In my previous post (Data Needs & Making it Useful), I talked about 4 levels of data needs and how each level serves a particular purpose.  Here, I want to dive deeper into the first level, Data Pulls.

(Assumption) With any area focused on data to make decisions, you first need data to capture and track.  I am making the assumption that this is already completed.  In today's world, there petabytes among petabytes of data.  From transactional data to messaging / conversation history, there as a large availability of data.  The key is ensuring you are capturing this data and making it available to your analysts.

When making this data available to your analysts, there is a foundational need of getting to the data.

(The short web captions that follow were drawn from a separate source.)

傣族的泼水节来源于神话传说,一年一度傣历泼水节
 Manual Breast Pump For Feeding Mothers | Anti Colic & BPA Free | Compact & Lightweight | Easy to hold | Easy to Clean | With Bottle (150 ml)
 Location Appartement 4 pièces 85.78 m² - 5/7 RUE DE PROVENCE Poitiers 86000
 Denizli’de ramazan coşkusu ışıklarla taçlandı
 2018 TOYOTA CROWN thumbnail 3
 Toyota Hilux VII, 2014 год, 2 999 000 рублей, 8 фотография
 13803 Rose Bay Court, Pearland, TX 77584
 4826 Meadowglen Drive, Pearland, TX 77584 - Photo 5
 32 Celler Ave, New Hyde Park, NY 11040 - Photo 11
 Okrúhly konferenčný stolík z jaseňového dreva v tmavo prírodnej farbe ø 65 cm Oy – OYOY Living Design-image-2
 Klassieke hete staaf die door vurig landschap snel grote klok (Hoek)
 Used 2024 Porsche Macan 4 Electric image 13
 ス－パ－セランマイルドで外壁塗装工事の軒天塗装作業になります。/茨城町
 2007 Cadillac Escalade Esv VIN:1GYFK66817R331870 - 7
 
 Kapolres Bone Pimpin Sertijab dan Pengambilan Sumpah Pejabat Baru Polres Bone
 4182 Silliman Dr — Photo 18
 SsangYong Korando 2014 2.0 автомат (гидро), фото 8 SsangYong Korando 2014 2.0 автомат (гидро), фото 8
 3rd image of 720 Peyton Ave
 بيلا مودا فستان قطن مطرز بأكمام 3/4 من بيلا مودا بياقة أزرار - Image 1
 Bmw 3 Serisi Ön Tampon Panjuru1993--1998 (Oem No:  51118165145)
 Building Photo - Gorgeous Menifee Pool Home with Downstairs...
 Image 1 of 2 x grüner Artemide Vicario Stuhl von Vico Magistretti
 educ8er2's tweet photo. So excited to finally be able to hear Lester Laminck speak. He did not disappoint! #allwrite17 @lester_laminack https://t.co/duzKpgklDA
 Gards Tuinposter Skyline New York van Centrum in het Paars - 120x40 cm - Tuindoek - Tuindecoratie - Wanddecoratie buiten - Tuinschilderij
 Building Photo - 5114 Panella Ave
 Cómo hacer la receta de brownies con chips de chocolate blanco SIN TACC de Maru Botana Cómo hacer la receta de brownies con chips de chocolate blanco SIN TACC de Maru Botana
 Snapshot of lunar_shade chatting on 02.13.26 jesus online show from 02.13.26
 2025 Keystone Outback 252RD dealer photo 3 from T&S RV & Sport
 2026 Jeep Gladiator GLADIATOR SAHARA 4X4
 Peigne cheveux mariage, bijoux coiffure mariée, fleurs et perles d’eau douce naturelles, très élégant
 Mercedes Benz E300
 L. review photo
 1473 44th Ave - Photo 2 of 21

This need is what I classify as "Data Pulls".  As mentioned before, this is a dump of the raw data.  This is could be an excel file with every single field and row of data.  For example, I could ask for a data pull of sales.  Below is an example of the type of data requested

Fields Field Description
Sales Date The date/time of the transaction
Customer ID The id of the customer
Customer Name The name of the customer
Transaction Number The id of the activity
Payment Type The type of payment of the transaction
Transaction Type The type of transaction made
Item Order The position of item in the transaction
Item Name The name of the item
Item Number The id of the item
Item Description The description of the item
Item Category The grouping of similar items
Location The location of the transaction
Location Category The grouping of the location
Item Quantity The number of items in the transaction
Base Price The standard price of an item
Discount Discounts taken off of the item

This data could be pulled by a variety of ways but you need to know who your audience is and what their capabilities are.  Can they write SQL to pull the data themselves?  What types of tools are they used to working with (Excel, Reporting Tools, etc.)?  Do you want to continually supply this data to them manually?  If you can automate it, what happens if they want a new field to be added?

If you cannot simply provide a table for someone to write a query against, my suggested approach is to provide a "Self Service" tool.  Self service has long been a hot button topic for many companies.  To approach self service, I look at it in two fashions.  You need to implement both to be successful as each type of self service tool plays a distinct role.

  1. Wide Coverage & Fixed Granularity
    • This type of self service tool allows you to span across multiple subject areas at a fixed level of data.  An example of this may be looking at inventory, sales, transactions, customers and more all at a single day level.  This allows you to get a wide view and compare metrics across subject areas. 
  2. Deep Dive Subject Area
    • This type of self service tool allows you to "go deep" into a particular subject area.  If you are interested in sales, you can drill into very specific details such as transaction types, items, and more.

With both of these types of "Data Pull" tools implemented, this allows your customers to fill the base need of "getting to the data" while allowing the flexibility for them to adjust their data requests.  With self service tools like these built, this allows teams responsible for the data to free up their time to move to the next level of data needs "Products".


  1. Nice post, Rob.

    I agree that self-service tools are critical for organizations looking to provide regular data consumers, not just analysts, with the flexibility and autonomy to get the right data for themselves in a timely manner--without having to rely on others (often a slow process). Company culture has a lot to do with this decision, in my opinion.

    Looking at patterns and volumes amongst common data requests helps to drive development--if the information is tracked. If you know what fields, subjects, etc. are being queried more than others, you can better understand customer demand. Data to drive data solutions.

    --Dale Kube

    1. Completely agree. This is about enablement. Self service is one way to do this. A lot has to do with culture and skill sets in the org but bottom line is getting people access to the data is step one.